Los observadores fuimos calificados de "extranjeros y mentirosos". Entonces decidimos retirarnos y expresar nuestra insatisfacción por lo ocurrido, que en el caso de los ecuatorianos presentes, significó la violación de su derecho al libre tránsito por territorio nacional. Todo el episodio, que se extendió por unas 2 horas, fue registrado por al menos cinco cámaras de video. Varias personas de la zona, que simplemente querían transitar por el puente y eran ajenas a la Comisión, señalaron que en el grupo que impedía el paso había muchos que no son de la zona, alguno al cual la empresa minera llevó a Canadá y otros que han trabajado para la minera, pero a quienes que se los mantiene impagos, para de esta manera chantajearlos y obligarlos a participar en este tipo de actos.

Dejamos sentadas estas observaciones, que no las pudimos constatar por la imposibilidad de un diálogo real y por la actitud agresiva de quienes aparecían como defensores de la actividad minera.

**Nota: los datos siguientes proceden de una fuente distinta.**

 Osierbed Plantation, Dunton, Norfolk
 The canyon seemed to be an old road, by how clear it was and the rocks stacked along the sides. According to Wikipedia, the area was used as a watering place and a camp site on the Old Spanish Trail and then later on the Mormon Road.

Conclusiones y recomendaciones

1. Solicitamos al Estado Ecuatoriano y de manera especial a los Ministros de Energía y Minas y de Ambiente, la plena protección de ese patrimonio natural, que es patrimonio ecuatoriano y de la humanidad, por la importancia biológica y humana, así como la protección de las poblaciones potencialmente afectadas por la minería a gran escala.

2. Rechazamos que la fuerza pública y las autoridades hayan dado evidencias de estar parcializadas y que se coloquen en segundo plano ante personas ajenas a la ciudadanía.
En tal virtud, se pudo percibir la existencia de un poder de facto constituido por la compañía de capitales canadienses Corrientes Resources, miembros del destacamento local del ejército y un grupo de partidarios organizados por la empresa.
Es sorprendente que, en aras de cumplir con su obligación de garantizar el derecho al libre tránsito, las autoridades no hicieran nada más que pedir "por favor" liberen el paso a los partidarios de Corrientes Resources.

Consideramos necesario que se derogue la militarización de la zona para que se reestablezca a plenitud el ordenamiento legal en Tundayme y El Pangui, se investigue los hechos de violencia en los que varios pobladores resultaron heridos, se garantice el cumplimiento de la suspensión de actividades por parte de Corriente Resources, y se comience un proceso de consulta pública abierto, democrático y participativo sobre la presencia de la empresa en todas las comunidades potencialmente afectadas por sus proyectos extractivos.

3. Alertamos al país y a la comunidad internacional de los graves peligros humanos y naturales de la minería a gran escala y a cielo abierto como la que se pretende instalar en Tundayme y sobre cualquier acción que divida a las comunidades y a la población en función de los intereses empresariales.

4. Esperamos que el nuevo gobierno del Ecuador tome en consideración los aspectos legales ―por ejemplo, la consulta libre, previa e informada a todos los potenciales afectados―, ambientales ―por tratarse de una zona amazónica de alta biodiversidad―, de salud humana ―por los efectos de los químicos usados en la minería y la gran contaminación que genera―, comunitarios y de otro tipo, antes de permitir la continuación de la exploración y explotación minera.

5. Expresamos nuestro respeto a todas las autoridades locales que mantienen un comportamiento orientado por los aspectos anteriores y que promueven formas productivas eficientes de bajo impacto ambiental, que mantienen la participación de la población en la discusión sobre las amenazas que trae la minería a gran escala, a la que se oponen expresamente.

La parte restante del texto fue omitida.